MEMORANDUM
Carmen E. Campbell appeals pro se from the district court’s order dismissing her medical malpractice action without leave to amend.’ We have jurisdiction under 28 U.S.C. § 1291. We review de novo a dismissal under Fed.R.Civ.P. 12(b)(1). Cook v. AVI Casino Enters., Inc., 548 F.3d 718, 722 (9th Cir.2008). We affirm.
The district court properly dismissed Campbell’s action under Rule 12(b)(1), because there was no subject matter jurisdiction. There was no federal question jurisdiction under 28 U.S.C. § 1331, because Campbell alleged no facts that Dr. Alexander Stein acted under color of state law, required to state a claim under 42 U.S.C. § 1983. See Am. Mfrs. Mut. Ins. Co. v. Sullivan, 526 U.S. 40, 49-50, 119 S.Ct. 977, 143 L.Ed.2d 130 (1999) (holding that a § 1983 plaintiff must allege a constitutional violation committed under color of state law). Further, Campbell failed to plead diversity jurisdiction. See 28 U.S.C. § 1332.
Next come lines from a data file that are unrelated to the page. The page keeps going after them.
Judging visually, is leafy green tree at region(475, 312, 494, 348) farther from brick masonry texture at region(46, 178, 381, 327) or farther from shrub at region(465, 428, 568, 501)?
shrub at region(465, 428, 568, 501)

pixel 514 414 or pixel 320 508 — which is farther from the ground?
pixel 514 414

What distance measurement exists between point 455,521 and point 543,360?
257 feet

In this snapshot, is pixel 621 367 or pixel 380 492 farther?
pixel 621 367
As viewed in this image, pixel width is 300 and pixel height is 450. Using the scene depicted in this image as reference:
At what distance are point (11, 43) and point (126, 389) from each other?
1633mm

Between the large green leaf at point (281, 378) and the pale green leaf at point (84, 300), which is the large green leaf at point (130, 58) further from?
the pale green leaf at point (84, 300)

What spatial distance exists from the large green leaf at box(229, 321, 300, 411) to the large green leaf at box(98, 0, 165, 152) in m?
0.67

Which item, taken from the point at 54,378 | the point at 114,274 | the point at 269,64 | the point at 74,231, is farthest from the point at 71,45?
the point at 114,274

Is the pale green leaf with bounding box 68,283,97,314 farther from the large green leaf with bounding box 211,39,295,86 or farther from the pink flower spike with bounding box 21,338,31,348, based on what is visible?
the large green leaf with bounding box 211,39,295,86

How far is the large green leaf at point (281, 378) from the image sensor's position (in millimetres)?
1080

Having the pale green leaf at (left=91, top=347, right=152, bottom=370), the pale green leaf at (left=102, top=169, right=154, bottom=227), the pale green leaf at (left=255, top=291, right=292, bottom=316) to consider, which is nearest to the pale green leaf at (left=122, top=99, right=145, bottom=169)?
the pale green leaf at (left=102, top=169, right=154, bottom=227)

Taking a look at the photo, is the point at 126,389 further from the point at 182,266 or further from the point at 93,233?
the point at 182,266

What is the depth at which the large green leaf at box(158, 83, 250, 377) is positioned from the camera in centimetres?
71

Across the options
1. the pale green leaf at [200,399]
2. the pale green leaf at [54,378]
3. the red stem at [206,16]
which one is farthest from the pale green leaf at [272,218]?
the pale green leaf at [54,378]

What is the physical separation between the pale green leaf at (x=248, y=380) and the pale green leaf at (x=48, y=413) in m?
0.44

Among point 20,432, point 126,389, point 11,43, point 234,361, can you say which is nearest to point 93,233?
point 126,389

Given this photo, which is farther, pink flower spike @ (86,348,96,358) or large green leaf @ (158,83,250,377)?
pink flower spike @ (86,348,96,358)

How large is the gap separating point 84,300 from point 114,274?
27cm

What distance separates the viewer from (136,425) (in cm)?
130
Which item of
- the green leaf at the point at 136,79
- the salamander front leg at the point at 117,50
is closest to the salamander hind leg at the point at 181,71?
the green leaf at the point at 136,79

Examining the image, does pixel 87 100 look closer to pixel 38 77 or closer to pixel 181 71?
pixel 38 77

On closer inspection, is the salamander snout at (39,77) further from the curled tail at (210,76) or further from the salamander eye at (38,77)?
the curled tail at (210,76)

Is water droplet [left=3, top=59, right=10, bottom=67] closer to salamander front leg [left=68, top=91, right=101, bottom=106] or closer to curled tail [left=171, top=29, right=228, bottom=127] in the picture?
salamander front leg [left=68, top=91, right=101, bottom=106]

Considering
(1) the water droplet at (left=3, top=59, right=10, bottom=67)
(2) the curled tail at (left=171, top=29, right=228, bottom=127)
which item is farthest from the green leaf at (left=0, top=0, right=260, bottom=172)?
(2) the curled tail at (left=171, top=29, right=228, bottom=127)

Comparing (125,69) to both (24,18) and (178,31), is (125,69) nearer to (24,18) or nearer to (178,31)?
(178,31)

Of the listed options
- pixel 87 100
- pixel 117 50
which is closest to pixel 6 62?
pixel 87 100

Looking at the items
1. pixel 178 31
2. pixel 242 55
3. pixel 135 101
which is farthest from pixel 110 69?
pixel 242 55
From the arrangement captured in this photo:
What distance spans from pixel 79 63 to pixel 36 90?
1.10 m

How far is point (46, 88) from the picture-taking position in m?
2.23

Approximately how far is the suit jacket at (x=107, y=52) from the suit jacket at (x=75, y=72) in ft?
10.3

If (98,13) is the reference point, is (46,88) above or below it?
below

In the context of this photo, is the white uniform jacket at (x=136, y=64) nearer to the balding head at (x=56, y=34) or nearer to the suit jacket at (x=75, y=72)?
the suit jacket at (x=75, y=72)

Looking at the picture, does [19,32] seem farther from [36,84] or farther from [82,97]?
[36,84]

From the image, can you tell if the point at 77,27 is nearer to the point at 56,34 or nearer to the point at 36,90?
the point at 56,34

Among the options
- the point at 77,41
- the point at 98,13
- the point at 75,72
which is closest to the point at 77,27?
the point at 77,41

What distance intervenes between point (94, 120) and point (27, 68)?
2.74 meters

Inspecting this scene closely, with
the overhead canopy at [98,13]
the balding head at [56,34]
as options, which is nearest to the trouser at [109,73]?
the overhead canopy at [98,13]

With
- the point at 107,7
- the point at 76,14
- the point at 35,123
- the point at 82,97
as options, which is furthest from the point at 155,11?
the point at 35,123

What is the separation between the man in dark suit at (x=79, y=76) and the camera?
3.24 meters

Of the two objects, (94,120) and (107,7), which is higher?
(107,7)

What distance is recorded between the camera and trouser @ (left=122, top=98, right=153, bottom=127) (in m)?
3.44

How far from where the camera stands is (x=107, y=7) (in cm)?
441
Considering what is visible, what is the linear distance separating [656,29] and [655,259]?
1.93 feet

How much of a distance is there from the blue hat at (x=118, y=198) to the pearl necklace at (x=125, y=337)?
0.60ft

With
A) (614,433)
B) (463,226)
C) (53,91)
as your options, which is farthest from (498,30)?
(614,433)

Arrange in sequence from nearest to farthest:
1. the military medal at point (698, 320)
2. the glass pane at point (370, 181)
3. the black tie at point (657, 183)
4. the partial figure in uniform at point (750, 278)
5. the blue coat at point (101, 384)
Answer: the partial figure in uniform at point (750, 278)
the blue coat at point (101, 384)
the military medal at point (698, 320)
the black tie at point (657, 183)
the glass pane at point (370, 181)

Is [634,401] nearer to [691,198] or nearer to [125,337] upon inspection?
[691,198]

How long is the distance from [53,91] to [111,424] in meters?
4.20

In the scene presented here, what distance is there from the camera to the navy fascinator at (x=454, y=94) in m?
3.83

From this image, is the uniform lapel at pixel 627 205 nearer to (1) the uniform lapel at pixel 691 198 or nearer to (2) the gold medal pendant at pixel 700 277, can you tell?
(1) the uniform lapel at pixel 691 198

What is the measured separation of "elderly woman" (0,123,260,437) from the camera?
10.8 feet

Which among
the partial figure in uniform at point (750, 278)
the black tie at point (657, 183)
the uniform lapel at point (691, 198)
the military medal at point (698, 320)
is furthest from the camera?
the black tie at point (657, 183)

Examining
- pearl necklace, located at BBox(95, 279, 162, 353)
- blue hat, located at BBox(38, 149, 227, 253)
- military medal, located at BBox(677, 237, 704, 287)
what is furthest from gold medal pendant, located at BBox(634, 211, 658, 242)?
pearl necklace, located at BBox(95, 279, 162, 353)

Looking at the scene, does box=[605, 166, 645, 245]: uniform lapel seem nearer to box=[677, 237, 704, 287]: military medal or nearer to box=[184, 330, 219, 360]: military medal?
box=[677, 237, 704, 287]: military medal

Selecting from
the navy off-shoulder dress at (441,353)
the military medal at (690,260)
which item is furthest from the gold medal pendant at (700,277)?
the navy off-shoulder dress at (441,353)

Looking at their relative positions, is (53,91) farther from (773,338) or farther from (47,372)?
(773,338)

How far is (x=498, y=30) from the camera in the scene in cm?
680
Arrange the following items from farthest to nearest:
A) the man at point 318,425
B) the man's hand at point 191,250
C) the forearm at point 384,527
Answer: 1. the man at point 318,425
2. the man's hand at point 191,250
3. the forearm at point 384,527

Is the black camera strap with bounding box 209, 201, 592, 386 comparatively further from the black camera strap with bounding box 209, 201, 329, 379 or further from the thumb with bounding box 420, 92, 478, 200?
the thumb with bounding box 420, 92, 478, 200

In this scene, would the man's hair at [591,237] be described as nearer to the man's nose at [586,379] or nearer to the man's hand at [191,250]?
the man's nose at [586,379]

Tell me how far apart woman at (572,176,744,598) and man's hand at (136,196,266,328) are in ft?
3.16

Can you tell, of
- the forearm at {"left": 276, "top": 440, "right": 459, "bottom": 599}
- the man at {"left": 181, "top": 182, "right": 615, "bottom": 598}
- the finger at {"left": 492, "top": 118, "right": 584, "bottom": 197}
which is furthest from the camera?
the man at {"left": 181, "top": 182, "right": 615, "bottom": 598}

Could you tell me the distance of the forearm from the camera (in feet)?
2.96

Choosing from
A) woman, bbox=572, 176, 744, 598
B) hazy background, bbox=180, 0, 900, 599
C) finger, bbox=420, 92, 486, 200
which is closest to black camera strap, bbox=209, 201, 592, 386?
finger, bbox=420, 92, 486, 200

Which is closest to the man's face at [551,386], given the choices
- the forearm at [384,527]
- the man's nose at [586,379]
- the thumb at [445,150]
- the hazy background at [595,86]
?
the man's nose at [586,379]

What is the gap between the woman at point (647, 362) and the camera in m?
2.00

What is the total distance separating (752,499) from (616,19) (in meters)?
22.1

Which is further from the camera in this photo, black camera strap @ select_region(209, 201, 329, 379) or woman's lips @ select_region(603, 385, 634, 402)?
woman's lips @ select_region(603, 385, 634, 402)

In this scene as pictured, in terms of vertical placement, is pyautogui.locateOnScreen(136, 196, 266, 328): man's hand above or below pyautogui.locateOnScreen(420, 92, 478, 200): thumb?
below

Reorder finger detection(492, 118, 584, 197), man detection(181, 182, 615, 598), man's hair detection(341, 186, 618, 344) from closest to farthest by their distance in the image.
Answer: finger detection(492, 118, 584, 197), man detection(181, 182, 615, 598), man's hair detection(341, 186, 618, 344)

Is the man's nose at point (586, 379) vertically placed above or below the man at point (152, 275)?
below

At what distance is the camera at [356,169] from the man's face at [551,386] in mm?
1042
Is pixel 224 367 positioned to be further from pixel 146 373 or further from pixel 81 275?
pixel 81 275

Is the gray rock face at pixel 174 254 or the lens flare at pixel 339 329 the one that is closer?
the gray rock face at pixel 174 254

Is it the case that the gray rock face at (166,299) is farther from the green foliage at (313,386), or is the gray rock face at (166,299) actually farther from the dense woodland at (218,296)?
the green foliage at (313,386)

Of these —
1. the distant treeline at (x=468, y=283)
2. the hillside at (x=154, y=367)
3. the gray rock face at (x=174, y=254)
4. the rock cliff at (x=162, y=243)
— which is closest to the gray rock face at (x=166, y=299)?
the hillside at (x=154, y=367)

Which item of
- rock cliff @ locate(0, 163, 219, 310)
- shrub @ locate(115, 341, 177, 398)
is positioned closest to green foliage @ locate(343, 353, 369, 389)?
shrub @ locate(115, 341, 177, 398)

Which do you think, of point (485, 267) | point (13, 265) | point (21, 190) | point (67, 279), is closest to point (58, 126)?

Campbell also challenges the state court dismissal of her medical malpractice case, which was filed after the statute of limitations had expired, and a state court vexatious litigant order. Her challenge to the medical malpractice decision is barred under the Rooker-Feldman doctrine, because a losing party in state court is prohibited from seeking review of a state court decision in federal court, if the federal claim is inextricably intertwined with the state court issues, as is the case here. See Noel v. Hall, 341 F.3d 1148, 1158 (9th Cir.2003). We do not consider Campbell’s challenge to the state vexatious litigant order because she did not raise that claim in district court. See Dodd v. Hood River County, 59 F.3d 852, 863 (9th Cir.1995).
Campbell’s remaining contentions are not persuasive.
AFFIRMED.
This disposition is not appropriate for publication and is not precedent except as provided by 9th Cir. R. 36-3.